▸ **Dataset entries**
"""

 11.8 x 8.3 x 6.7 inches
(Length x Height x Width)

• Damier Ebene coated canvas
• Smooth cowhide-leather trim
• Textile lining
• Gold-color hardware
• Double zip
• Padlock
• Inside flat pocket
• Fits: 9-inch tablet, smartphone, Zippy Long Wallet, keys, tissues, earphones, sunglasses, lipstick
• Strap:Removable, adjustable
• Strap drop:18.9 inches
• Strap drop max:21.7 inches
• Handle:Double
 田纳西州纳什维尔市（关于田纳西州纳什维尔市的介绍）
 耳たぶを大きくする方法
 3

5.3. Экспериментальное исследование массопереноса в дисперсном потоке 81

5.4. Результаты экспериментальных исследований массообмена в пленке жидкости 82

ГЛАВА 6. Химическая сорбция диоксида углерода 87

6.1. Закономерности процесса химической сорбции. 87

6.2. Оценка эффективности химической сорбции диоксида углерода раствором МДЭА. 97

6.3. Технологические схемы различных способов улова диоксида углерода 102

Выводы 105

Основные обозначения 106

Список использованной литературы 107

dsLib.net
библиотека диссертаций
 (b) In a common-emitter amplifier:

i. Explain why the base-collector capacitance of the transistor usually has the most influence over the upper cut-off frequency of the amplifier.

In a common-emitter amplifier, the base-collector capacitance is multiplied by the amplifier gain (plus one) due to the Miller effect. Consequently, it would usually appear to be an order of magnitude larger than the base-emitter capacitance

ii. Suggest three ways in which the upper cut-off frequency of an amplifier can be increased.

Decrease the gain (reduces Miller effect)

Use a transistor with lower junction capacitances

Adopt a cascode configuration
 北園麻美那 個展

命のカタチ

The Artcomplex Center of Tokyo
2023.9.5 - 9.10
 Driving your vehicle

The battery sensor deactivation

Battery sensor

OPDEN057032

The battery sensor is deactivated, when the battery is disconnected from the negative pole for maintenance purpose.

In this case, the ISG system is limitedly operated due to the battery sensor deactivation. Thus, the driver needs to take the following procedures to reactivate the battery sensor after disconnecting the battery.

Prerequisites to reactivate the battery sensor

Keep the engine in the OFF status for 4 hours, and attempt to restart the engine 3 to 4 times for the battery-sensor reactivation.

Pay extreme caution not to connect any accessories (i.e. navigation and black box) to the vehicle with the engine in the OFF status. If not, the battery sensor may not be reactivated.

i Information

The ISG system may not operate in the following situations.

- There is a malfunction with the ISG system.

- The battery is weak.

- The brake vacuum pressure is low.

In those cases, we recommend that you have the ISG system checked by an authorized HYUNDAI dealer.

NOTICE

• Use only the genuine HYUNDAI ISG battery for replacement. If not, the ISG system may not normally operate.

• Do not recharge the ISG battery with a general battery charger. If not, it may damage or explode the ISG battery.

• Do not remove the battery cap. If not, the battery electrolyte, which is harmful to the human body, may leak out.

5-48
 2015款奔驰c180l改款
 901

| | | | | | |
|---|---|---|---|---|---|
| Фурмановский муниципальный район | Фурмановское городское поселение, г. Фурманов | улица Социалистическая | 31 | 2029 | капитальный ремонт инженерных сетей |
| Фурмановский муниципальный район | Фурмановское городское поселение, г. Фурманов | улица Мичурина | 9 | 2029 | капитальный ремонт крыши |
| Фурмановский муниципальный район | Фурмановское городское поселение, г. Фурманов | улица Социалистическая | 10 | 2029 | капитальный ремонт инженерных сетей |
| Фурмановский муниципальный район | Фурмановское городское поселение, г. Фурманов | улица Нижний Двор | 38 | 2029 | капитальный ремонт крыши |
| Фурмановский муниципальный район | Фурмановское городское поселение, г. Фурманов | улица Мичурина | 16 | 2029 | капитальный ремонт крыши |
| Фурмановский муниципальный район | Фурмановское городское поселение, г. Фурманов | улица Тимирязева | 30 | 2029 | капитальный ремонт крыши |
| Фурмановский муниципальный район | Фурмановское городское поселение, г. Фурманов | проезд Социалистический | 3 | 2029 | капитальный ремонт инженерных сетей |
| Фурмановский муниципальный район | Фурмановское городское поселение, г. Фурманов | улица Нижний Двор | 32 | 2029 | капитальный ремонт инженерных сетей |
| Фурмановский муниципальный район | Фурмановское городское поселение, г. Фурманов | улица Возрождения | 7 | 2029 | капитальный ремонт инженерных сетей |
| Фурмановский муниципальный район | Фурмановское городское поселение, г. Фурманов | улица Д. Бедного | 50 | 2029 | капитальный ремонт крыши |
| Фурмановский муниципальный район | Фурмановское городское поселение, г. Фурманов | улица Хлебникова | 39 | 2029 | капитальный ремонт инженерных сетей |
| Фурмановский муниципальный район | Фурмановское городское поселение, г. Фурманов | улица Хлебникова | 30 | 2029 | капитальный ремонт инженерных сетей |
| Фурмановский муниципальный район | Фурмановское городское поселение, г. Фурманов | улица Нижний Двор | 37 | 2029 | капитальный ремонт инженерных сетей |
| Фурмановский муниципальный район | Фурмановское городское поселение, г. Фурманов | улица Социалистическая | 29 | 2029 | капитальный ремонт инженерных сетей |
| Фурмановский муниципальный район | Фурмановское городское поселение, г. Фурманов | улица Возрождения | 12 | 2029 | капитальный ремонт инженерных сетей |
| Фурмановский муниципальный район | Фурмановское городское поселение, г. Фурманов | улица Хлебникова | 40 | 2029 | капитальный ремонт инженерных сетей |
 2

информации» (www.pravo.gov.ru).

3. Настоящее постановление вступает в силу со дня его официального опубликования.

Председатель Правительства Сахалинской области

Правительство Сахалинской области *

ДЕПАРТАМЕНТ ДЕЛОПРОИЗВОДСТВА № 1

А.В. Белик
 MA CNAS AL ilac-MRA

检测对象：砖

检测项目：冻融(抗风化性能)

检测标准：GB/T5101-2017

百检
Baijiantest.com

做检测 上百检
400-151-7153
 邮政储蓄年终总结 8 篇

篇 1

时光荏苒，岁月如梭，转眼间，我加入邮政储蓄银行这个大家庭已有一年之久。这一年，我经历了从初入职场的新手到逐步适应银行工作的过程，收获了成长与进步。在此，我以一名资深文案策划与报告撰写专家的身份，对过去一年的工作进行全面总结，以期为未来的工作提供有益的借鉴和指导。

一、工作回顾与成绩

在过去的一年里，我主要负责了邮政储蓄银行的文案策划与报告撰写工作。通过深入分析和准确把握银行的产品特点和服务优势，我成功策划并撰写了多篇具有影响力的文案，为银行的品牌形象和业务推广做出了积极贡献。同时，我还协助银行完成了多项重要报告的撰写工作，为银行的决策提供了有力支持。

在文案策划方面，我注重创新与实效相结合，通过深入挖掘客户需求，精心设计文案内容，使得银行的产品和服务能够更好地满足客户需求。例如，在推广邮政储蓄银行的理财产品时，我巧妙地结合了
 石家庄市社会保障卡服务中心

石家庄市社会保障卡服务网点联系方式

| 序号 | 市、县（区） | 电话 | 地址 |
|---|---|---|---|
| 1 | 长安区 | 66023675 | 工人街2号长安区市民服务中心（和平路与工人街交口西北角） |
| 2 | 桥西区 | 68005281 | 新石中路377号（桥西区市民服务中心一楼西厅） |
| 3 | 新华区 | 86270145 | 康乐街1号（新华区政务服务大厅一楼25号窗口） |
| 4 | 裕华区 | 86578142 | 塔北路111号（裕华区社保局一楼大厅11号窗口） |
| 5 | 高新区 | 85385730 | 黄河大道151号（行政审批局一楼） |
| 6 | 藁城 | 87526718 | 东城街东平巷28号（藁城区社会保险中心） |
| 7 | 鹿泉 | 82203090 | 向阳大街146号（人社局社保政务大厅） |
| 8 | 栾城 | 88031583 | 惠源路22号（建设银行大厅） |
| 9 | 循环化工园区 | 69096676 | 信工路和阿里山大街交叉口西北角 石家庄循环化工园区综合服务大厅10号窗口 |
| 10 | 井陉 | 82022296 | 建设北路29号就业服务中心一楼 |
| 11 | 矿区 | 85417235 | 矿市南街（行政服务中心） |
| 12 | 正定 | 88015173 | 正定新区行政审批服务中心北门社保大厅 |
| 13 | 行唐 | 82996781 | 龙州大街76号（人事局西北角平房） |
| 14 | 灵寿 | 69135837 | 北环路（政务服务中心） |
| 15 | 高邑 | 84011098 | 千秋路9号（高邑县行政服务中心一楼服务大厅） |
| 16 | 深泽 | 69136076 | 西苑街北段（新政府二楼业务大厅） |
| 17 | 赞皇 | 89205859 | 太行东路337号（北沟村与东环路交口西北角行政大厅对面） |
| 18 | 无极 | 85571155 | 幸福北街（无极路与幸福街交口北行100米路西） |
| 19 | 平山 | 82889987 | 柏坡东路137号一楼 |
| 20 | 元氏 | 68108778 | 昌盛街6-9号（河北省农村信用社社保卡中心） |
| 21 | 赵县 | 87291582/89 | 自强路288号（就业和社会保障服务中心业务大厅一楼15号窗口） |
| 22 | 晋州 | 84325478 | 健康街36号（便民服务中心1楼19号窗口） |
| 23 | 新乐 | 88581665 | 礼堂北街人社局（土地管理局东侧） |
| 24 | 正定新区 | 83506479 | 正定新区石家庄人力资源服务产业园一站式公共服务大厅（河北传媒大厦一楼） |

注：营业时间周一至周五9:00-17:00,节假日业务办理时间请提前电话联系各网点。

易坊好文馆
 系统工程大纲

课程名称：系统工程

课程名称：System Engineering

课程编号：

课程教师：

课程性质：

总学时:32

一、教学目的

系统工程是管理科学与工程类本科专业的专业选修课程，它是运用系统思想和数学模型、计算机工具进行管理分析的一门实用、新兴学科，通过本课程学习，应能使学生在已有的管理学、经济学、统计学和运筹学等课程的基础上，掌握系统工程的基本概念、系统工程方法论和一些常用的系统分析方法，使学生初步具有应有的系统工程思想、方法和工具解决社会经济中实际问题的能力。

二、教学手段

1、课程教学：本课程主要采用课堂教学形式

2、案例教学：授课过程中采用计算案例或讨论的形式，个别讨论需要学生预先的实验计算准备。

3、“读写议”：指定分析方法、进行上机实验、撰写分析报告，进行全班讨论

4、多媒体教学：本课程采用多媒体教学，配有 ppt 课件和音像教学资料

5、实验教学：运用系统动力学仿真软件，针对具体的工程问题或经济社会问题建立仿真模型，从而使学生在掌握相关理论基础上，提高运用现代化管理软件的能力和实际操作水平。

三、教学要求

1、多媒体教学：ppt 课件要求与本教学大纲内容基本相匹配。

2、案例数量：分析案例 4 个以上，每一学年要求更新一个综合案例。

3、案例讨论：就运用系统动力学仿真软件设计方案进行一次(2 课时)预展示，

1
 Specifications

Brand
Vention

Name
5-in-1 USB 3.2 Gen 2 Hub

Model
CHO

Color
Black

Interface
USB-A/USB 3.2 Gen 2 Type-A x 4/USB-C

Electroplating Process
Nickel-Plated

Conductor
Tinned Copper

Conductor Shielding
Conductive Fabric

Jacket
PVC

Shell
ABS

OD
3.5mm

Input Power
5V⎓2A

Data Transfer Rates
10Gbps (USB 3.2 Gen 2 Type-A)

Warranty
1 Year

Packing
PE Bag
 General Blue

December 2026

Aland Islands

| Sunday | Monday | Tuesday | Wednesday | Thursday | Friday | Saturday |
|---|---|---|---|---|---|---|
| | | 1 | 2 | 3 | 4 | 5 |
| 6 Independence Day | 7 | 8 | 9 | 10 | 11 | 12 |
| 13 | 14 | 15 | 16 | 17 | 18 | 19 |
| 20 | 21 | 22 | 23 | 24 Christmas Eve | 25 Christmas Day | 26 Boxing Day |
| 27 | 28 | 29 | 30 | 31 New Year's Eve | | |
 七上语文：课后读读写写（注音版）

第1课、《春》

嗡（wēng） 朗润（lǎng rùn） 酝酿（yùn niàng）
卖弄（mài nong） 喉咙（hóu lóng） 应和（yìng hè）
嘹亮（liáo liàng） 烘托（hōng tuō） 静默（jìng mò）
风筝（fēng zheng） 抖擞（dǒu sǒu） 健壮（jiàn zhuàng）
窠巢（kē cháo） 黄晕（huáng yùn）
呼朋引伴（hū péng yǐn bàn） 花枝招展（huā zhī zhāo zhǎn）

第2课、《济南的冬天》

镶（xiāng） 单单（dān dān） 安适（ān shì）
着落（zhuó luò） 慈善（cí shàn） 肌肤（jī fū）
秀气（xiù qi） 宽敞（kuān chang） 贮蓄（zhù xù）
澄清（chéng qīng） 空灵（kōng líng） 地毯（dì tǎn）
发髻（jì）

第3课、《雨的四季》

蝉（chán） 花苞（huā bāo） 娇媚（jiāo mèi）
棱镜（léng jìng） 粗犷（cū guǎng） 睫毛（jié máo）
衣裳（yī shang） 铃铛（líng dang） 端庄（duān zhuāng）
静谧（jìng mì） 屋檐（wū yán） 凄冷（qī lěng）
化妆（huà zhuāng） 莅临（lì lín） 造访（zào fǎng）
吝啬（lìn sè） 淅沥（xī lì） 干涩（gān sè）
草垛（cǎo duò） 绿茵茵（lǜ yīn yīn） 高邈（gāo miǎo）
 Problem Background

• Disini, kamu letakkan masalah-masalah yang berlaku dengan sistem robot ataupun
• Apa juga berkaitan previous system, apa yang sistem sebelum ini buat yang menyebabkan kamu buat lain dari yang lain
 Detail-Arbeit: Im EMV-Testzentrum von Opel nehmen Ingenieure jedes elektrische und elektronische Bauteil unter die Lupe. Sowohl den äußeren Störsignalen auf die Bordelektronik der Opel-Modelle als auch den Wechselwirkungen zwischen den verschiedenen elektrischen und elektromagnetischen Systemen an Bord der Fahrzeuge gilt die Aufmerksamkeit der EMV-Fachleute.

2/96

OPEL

"""

▸ **EXERCISE DIRECTIONS**
Only one stretch of the records above is wanted: the lines between the one holding "6.3. Технологические схемы" and the one holding "i. Explain why", inclusive, reproduced exactly.

▸ **SOLUTION FOR THIS EXERCISE**
6.3. Технологические схемы различных способов улова диоксида углерода 102

Выводы 105

Основные обозначения 106

Список использованной литературы 107

dsLib.net
библиотека диссертаций
 (b) In a common-emitter amplifier:

i. Explain why the base-collector capacitance of the transistor usually has the most influence over the upper cut-off frequency of the amplifier.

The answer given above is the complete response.